But it’s only one of many issues she has with it. The book, she notes, includes a character “actively touching herself while she is in the bath”; extremely detailed drawings of nipples, anuses, vaginas, and penises; how sensitive nipples and anuses can feel good to the touch; and how touching private parts can “feel warm and tingly.”

“Do you know what is in your public library? I thought that I did. What I had read absolutely flabbergasted and upset me,” Thompson wrote in a Sept. 27 op-ed published by the Anderson County Review. “This book was aimed at young children between the ages of 8 years old and 10 years old … and intended to teach them about sex and sex-related activities. It had vibrant drawings of penises, vaginas, breasts, and anuses …”

“I could not, nor would ever, advocate for any publication to be banned,” she wrote, calling herself a free-speech absolutist. But neither the librarians nor the library board would move the book from the children’s to the young-adult or adult sections – which was all Thompson asked of them.

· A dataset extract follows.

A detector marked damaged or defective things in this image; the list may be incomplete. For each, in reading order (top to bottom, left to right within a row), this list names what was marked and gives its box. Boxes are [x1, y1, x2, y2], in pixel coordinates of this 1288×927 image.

A reluctant first-time activist, all she can do now is prevail upon fellow residents and parents to look at such books for themselves and take up the cause of fighting age-inappropriate and sexually graphic materials for young children in libraries. To that end, she and her husband may resort to taking copies of her op-ed around to local churches.

They’ve been hampered in getting the word out by the fact that her own town’s newspaper refused to publish her article, telling her “they were not going to make my issue into a public issue.

“This is very much a public issue,” Thompson wrote, citing taxpayer funding of public libraries, as well as parents’ rights.

“Your choosing to keep this book in the children’s section, you are violating my rights as a parent,” Thompson tells The Lion. “You’re not asking me to come and read the stuff to potentially give it to my children. You are sidestepping my right as a parent and heading straight for [my children].

“My kid was looking for an airplane book, for crying out loud. And [Sex is a Funny Word] was on the shelf right above it. So, that’s sidestepping my right as a parent to monitor what my kid is putting into his head.

“You’re pretty much telling an 8-year-old who still watches Paw Patrol that, ‘Hey, touch these areas of your body and it’ll feel good.’ Kids that age don’t think about sex – unless they’re already exposed to it. Why would you want to expose them to it at that young of an age?”

It took a lot of angst-filled thought to speak out about this publicly, she said.

“Your morals and principles – the ones that are very important – they have to be inflexible. I’m not going to be silent about this. I’m not going to be quiet about it. This is wrong.”